[START The records]
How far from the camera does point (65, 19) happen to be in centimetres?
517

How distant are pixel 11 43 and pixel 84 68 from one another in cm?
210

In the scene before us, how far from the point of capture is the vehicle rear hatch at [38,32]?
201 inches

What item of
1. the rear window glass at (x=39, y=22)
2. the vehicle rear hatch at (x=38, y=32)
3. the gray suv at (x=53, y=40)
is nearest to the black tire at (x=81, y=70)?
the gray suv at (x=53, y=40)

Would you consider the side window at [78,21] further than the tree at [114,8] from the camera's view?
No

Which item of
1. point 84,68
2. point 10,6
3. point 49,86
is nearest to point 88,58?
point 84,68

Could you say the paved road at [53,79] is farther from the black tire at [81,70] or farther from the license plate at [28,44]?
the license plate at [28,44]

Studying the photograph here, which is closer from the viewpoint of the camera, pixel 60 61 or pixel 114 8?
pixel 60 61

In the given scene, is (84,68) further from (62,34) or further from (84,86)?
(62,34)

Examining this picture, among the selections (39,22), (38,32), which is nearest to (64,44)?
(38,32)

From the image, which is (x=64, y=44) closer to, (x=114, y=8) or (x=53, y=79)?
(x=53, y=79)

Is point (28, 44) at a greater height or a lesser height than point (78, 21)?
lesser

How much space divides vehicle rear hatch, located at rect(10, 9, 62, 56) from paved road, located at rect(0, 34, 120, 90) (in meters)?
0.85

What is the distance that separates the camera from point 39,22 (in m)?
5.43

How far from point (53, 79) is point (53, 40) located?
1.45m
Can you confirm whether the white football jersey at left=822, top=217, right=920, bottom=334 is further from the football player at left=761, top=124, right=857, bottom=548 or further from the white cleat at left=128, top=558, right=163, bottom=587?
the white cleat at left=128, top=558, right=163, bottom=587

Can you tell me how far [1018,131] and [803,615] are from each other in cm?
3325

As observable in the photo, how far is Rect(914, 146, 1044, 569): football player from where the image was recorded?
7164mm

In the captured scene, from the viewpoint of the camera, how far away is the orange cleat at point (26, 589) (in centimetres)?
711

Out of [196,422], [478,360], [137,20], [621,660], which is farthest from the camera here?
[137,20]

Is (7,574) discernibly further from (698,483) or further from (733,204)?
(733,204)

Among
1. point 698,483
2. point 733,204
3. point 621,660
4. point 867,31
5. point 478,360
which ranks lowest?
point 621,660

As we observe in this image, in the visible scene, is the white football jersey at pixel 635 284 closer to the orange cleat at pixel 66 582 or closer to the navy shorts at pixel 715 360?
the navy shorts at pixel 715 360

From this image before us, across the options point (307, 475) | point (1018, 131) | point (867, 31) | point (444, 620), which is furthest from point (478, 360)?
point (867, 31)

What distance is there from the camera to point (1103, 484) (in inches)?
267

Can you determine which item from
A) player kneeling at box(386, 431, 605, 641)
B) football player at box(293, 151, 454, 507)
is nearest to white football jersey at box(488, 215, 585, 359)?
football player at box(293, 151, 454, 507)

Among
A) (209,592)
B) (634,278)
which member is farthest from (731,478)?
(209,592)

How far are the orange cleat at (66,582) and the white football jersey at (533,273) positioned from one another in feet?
[END The records]
Render all the records above as a numbered list and drop the blank lines.

Answer to this exercise:
1. How far from the camera does point (65, 19) happen to be in centimetres?
2. 517
3. How distant are pixel 11 43 and pixel 84 68 from one another in cm?
4. 210
5. In the scene before us, how far from the point of capture is the vehicle rear hatch at [38,32]?
6. 201 inches
7. What item of
8. 1. the rear window glass at (x=39, y=22)
9. 2. the vehicle rear hatch at (x=38, y=32)
10. 3. the gray suv at (x=53, y=40)
11. is nearest to the black tire at (x=81, y=70)?
12. the gray suv at (x=53, y=40)
13. Would you consider the side window at [78,21] further than the tree at [114,8] from the camera's view?
14. No
15. Which item of
16. 1. point 84,68
17. 2. point 10,6
18. 3. point 49,86
19. is nearest to point 88,58?
20. point 84,68
21. Could you say the paved road at [53,79] is farther from the black tire at [81,70] or farther from the license plate at [28,44]?
22. the license plate at [28,44]
23. Studying the photograph here, which is closer from the viewpoint of the camera, pixel 60 61 or pixel 114 8?
24. pixel 60 61
25. In the given scene, is (84,68) further from (62,34) or further from (84,86)?
26. (62,34)
27. Examining this picture, among the selections (39,22), (38,32), which is nearest to (64,44)?
28. (38,32)
29. From the image, which is (x=64, y=44) closer to, (x=114, y=8) or (x=53, y=79)?
30. (x=53, y=79)
31. Is point (28, 44) at a greater height or a lesser height than point (78, 21)?
32. lesser
33. How much space divides vehicle rear hatch, located at rect(10, 9, 62, 56) from paved road, located at rect(0, 34, 120, 90) (in meters)?
34. 0.85
35. What is the distance that separates the camera from point 39,22 (in m)?
36. 5.43
37. How far from point (53, 79) is point (53, 40) located?
38. 1.45m
39. Can you confirm whether the white football jersey at left=822, top=217, right=920, bottom=334 is further from the football player at left=761, top=124, right=857, bottom=548 or further from the white cleat at left=128, top=558, right=163, bottom=587?
40. the white cleat at left=128, top=558, right=163, bottom=587
41. Can you tell me how far [1018,131] and [803,615] are from each other in cm?
42. 3325
43. As observable in the photo, how far is Rect(914, 146, 1044, 569): football player from where the image was recorded?
44. 7164mm
45. In the captured scene, from the viewpoint of the camera, how far away is the orange cleat at point (26, 589) (in centimetres)?
46. 711
47. Out of [196,422], [478,360], [137,20], [621,660], which is farthest from the camera here?
48. [137,20]
49. Is (7,574) discernibly further from (698,483) or further from (733,204)?
50. (733,204)
51. Among
52. 1. point 698,483
53. 2. point 733,204
54. 3. point 621,660
55. 4. point 867,31
56. 5. point 478,360
57. which ranks lowest?
58. point 621,660
59. As we observe in this image, in the visible scene, is the white football jersey at pixel 635 284 closer to the orange cleat at pixel 66 582 or closer to the navy shorts at pixel 715 360?
60. the navy shorts at pixel 715 360
61. From this image before us, across the options point (307, 475) | point (1018, 131) | point (867, 31) | point (444, 620), which is furthest from point (478, 360)?
62. point (867, 31)
63. What distance is there from the camera to point (1103, 484) (in inches)?
64. 267
65. Can you determine which item from
66. A) player kneeling at box(386, 431, 605, 641)
67. B) football player at box(293, 151, 454, 507)
68. is nearest to white football jersey at box(488, 215, 585, 359)?
69. football player at box(293, 151, 454, 507)
70. Among
71. A) (209,592)
72. B) (634,278)
73. which member is farthest from (731,478)?
74. (209,592)
75. How far are the orange cleat at (66,582) and the white football jersey at (533,273) positioned from one another in feet?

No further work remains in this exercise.